**Assignment:**
Every entry in the following data should be output exactly.

**Source data:**
########

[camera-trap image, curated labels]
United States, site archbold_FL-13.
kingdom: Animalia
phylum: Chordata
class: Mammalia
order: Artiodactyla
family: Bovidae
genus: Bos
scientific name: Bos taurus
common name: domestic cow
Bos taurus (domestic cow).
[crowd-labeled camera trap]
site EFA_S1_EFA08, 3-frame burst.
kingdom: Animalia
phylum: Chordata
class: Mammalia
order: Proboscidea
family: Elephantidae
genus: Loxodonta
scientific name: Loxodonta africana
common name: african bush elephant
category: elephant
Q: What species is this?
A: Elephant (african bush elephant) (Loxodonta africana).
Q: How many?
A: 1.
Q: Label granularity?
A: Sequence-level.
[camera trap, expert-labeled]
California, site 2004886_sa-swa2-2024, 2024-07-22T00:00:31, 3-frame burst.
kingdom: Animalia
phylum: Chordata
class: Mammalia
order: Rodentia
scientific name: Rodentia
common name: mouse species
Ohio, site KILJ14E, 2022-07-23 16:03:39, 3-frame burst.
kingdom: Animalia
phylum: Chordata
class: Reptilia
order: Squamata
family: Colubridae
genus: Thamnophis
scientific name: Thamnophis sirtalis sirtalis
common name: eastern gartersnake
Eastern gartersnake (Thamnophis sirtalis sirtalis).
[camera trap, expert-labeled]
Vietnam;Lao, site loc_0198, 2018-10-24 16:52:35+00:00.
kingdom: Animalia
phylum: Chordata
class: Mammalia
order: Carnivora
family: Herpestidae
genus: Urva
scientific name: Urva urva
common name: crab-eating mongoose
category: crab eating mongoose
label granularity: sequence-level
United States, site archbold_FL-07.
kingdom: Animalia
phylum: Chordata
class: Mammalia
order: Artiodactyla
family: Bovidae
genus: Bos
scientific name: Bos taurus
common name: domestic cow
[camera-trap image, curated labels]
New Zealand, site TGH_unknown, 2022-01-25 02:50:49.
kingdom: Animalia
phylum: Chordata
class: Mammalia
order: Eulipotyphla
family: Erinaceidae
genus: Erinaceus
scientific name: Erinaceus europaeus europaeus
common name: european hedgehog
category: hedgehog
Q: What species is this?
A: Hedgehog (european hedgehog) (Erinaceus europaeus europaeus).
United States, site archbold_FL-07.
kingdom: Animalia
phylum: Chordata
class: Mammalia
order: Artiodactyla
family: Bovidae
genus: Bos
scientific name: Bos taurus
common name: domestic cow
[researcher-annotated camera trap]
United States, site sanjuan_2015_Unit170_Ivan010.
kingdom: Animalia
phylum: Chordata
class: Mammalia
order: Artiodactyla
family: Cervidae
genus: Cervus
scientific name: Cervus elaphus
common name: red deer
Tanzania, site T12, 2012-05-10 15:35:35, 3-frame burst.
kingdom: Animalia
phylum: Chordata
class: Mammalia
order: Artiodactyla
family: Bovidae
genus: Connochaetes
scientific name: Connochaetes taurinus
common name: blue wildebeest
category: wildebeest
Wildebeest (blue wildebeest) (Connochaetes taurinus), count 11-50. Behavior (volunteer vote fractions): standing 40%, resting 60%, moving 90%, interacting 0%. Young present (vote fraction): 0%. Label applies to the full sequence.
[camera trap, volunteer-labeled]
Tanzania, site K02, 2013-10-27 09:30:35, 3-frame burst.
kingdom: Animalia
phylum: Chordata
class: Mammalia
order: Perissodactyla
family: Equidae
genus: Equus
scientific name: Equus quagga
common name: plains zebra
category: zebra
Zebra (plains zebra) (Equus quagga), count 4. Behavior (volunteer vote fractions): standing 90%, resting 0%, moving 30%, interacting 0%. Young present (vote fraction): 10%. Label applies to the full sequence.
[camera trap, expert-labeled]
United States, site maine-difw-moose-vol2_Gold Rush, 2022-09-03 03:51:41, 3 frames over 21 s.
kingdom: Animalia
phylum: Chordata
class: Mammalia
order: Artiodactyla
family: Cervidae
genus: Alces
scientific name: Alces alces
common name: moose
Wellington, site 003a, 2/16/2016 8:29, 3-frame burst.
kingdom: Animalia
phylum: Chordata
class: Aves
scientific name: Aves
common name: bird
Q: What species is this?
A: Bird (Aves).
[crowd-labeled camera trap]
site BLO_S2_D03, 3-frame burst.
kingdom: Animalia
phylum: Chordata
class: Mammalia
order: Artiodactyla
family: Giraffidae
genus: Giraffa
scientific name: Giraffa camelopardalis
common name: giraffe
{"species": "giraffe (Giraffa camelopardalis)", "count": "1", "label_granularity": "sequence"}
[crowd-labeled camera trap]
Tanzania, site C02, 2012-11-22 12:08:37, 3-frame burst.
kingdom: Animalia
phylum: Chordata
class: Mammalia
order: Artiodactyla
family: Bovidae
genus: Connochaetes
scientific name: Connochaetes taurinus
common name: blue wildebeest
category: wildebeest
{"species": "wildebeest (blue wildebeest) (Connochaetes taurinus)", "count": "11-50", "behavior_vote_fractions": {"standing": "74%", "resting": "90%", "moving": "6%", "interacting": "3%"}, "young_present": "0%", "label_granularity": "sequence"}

########

**Exercise response:**
[camera-trap image, curated labels]
United States, site archbold_FL-13.
kingdom: Animalia
phylum: Chordata
class: Mammalia
order: Artiodactyla
family: Bovidae
genus: Bos
scientific name: Bos taurus
common name: domestic cow
Bos taurus (domestic cow).
[crowd-labeled camera trap]
site EFA_S1_EFA08, 3-frame burst.
kingdom: Animalia
phylum: Chordata
class: Mammalia
order: Proboscidea
family: Elephantidae
genus: Loxodonta
scientific name: Loxodonta africana
common name: african bush elephant
category: elephant
Q: What species is this?
A: Elephant (african bush elephant) (Loxodonta africana).
Q: How many?
A: 1.
Q: Label granularity?
A: Sequence-level.
[camera trap, expert-labeled]
California, site 2004886_sa-swa2-2024, 2024-07-22T00:00:31, 3-frame burst.
kingdom: Animalia
phylum: Chordata
class: Mammalia
order: Rodentia
scientific name: Rodentia
common name: mouse species
Ohio, site KILJ14E, 2022-07-23 16:03:39, 3-frame burst.
kingdom: Animalia
phylum: Chordata
class: Reptilia
order: Squamata
family: Colubridae
genus: Thamnophis
scientific name: Thamnophis sirtalis sirtalis
common name: eastern gartersnake
Eastern gartersnake (Thamnophis sirtalis sirtalis).
[camera trap, expert-labeled]
Vietnam;Lao, site loc_0198, 2018-10-24 16:52:35+00:00.
kingdom: Animalia
phylum: Chordata
class: Mammalia
order: Carnivora
family: Herpestidae
genus: Urva
scientific name: Urva urva
common name: crab-eating mongoose
category: crab eating mongoose
label granularity: sequence-level
United States, site archbold_FL-07.
kingdom: Animalia
phylum: Chordata
class: Mammalia
order: Artiodactyla
family: Bovidae
genus: Bos
scientific name: Bos taurus
common name: domestic cow
[camera-trap image, curated labels]
New Zealand, site TGH_unknown, 2022-01-25 02:50:49.
kingdom: Animalia
phylum: Chordata
class: Mammalia
order: Eulipotyphla
family: Erinaceidae
genus: Erinaceus
scientific name: Erinaceus europaeus europaeus
common name: european hedgehog
category: hedgehog
Q: What species is this?
A: Hedgehog (european hedgehog) (Erinaceus europaeus europaeus).
United States, site archbold_FL-07.
kingdom: Animalia
phylum: Chordata
class: Mammalia
order: Artiodactyla
family: Bovidae
genus: Bos
scientific name: Bos taurus
common name: domestic cow
[researcher-annotated camera trap]
United States, site sanjuan_2015_Unit170_Ivan010.
kingdom: Animalia
phylum: Chordata
class: Mammalia
order: Artiodactyla
family: Cervidae
genus: Cervus
scientific name: Cervus elaphus
common name: red deer
Tanzania, site T12, 2012-05-10 15:35:35, 3-frame burst.
kingdom: Animalia
phylum: Chordata
class: Mammalia
order: Artiodactyla
family: Bovidae
genus: Connochaetes
scientific name: Connochaetes taurinus
common name: blue wildebeest
category: wildebeest
Wildebeest (blue wildebeest) (Connochaetes taurinus), count 11-50. Behavior (volunteer vote fractions): standing 40%, resting 60%, moving 90%, interacting 0%. Young present (vote fraction): 0%. Label applies to the full sequence.
[camera trap, volunteer-labeled]
Tanzania, site K02, 2013-10-27 09:30:35, 3-frame burst.
kingdom: Animalia
phylum: Chordata
class: Mammalia
order: Perissodactyla
family: Equidae
genus: Equus
scientific name: Equus quagga
common name: plains zebra
category: zebra
Zebra (plains zebra) (Equus quagga), count 4. Behavior (volunteer vote fractions): standing 90%, resting 0%, moving 30%, interacting 0%. Young present (vote fraction): 10%. Label applies to the full sequence.
[camera trap, expert-labeled]
United States, site maine-difw-moose-vol2_Gold Rush, 2022-09-03 03:51:41, 3 frames over 21 s.
kingdom: Animalia
phylum: Chordata
class: Mammalia
order: Artiodactyla
family: Cervidae
genus: Alces
scientific name: Alces alces
common name: moose
Wellington, site 003a, 2/16/2016 8:29, 3-frame burst.
kingdom: Animalia
phylum: Chordata
class: Aves
scientific name: Aves
common name: bird
Q: What species is this?
A: Bird (Aves).
[crowd-labeled camera trap]
site BLO_S2_D03, 3-frame burst.
kingdom: Animalia
phylum: Chordata
class: Mammalia
order: Artiodactyla
family: Giraffidae
genus: Giraffa
scientific name: Giraffa camelopardalis
common name: giraffe
{"species": "giraffe (Giraffa camelopardalis)", "count": "1", "label_granularity": "sequence"}
[crowd-labeled camera trap]
Tanzania, site C02, 2012-11-22 12:08:37, 3-frame burst.
kingdom: Animalia
phylum: Chordata
class: Mammalia
order: Artiodactyla
family: Bovidae
genus: Connochaetes
scientific name: Connochaetes taurinus
common name: blue wildebeest
category: wildebeest
{"species": "wildebeest (blue wildebeest) (Connochaetes taurinus)", "count": "11-50", "behavior_vote_fractions": {"standing": "74%", "resting": "90%", "moving": "6%", "interacting": "3%"}, "young_present": "0%", "label_granularity": "sequence"}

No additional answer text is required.